3M Open

TPC Twin Cities



News

Hale Irwin looks to cap remarkable year at Harding Park

November 02, 2011

SAN FRANCISCO -- In a year of youthful excellence (Yani Tseng, Rory McIlroy) and middle-age resurgence (Darren Clarke), one of golf's seniors also has had a season worth celebrating.

Not someone new to the Champions Tour. Not someone who is just breaking in his AARP card. Not someone who still plays with the kids on occasion.

Someone who is eligible for Medicare.

/content/dam/images/golfdigest/fullset/2015/07/20/55ad7433add713143b4257b7_golf-tours-news-blogs-local-knowledge-assets_c-2011-11-blog_irwin_fields_1102-thumb-470x296-49282.jpg

Photo: Andy Lyons/Getty Images

Hale Irwin was fourth at the Senior PGA Championship at Valhalla shortly before his 66th birthday and fourth at the U.S. Senior Open at Inverness shortly after it. He was tied for the lead after 54 holes in the former, and he shot his age in third round of the latter. After only three top-10s in the previous three seasons, Irwin had seven in 2011. That gives him a record 205 in his astounding Champions Tour career, in which he has won 45 times, a golf mark Nelsonian in its invincibility.

A phenomenal campaign by a phenomenal golfer continues this week at TPC Harding Park. Irwin's solid 2011 play put him 26th on the Champions Tour money list and eligible for the season-ending Charles Schwab Cup Championship. He is -- no surprise -- the oldest player, by three years, to ever make the 30-man field.

Despite the presence of Tom Lehman, John Cook, Fred Couples and Tom Watson (who, at 61, impressively snared the Senior PGA that slipped away from Irwin), don't be surprised if he contends against men who were in elementary school when he was an all-star defensive back for Colorado. Don't be flabbergasted if he wins, eclipsing Mike Fetchick, who has long held the record for oldest senior tour winner at age 63.

Irwin's beloved St. Louis Cardinals just showed what a long shot with a lot of heart can achieve. "Belief, simply belief in what they were doing," Irwin said. "It was an improbable journey, but they believed. People, in whatever walk of life, would be surprised if they just gave themselves a chance by believing in what they are."

Irwin was always tough. He still is. During an era in which golf swings get dissected like a lab frog, he relies on instinct and grit from a sport where guys wore eye black instead of white slacks.

"It was the athletic part that always has helped me succeed," Irwin said. "It wasn't that my golf skills were better than anybody else. At Winged Foot, when I won the U.S. Open in 1974, I sensed through the practice rounds that 80 percent of the field had given up already. That was right up my wheelhouse, from my football training. Eighty percent of the guys I played against were bigger, faster, meaner.

"But I was a fireplug out there," he continued. "Do I want to tackle a 230-pound guy who's running like a deer? Heavens no, no one in their right mind would. But there is something that drives me and compels me to stick my head in there and give it my best shot."

Irwin stopped being quite so hard on himself in 2011, because expecting so much hadn't produced results from 2008-2010 as he began to press. Even this season he was times perplexed by a mental conundrum. "Either I'm giving too much thought to a shot or situation, or not enough thought," Irwin said. "I think Valhalla was a good example of that: I got the lead, then in 30 minutes I made a double bogey and a bogey from the most opportune positions."

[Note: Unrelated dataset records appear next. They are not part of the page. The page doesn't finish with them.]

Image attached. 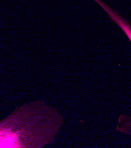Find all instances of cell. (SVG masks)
I'll return each mask as SVG.
<instances>
[{
    "mask_svg": "<svg viewBox=\"0 0 131 148\" xmlns=\"http://www.w3.org/2000/svg\"><path fill=\"white\" fill-rule=\"evenodd\" d=\"M93 1L104 10L110 20L121 29L131 42V24L102 0ZM116 128L119 132L131 135V117L128 116H121L119 118L118 124Z\"/></svg>",
    "mask_w": 131,
    "mask_h": 148,
    "instance_id": "cell-1",
    "label": "cell"
}]
</instances>
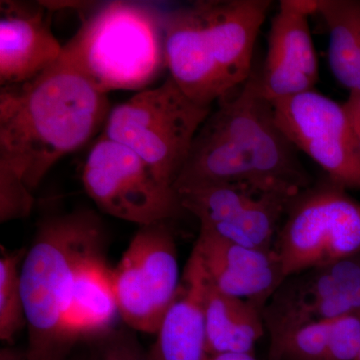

That double bogey-bogey combo at Nos. 6 and 7 put Irwin in a hole he couldn't recover from despite some outstanding shotmaking the rest of that Sunday afternoon, four lipouts not helping his cause and keeping him two shots out of the Watson-David Eger playoff.

"I left Valhalla feeling very good, but Sunday nights for me, at any tournament, are the most difficult," Irwin said. "I don't sleep well. I rehash everything in bed. The mind's still working. But that's a good sign. It means I care. If I quit caring, I think I'm going to jump off the merry-go-round pretty quickly."

For now the ride -- extended by good genes and a great outlook -- continues, enjoyable for Irwin, educational for the rest of us.

"People have to learn who they are -- you can't have somebody else telling you who you are," Irwin said. "And I would hope people could look at me, or anyone like me, and see someone who still believes in themselves, still chasing an elusive dream, a very pleasant dream that you don't want to ever end. People should always remember there is so much more inside of us than we know."

If Irwin had to tackle a 230-pound running back who runs like a deer today, he could still probably figure out a way to do it.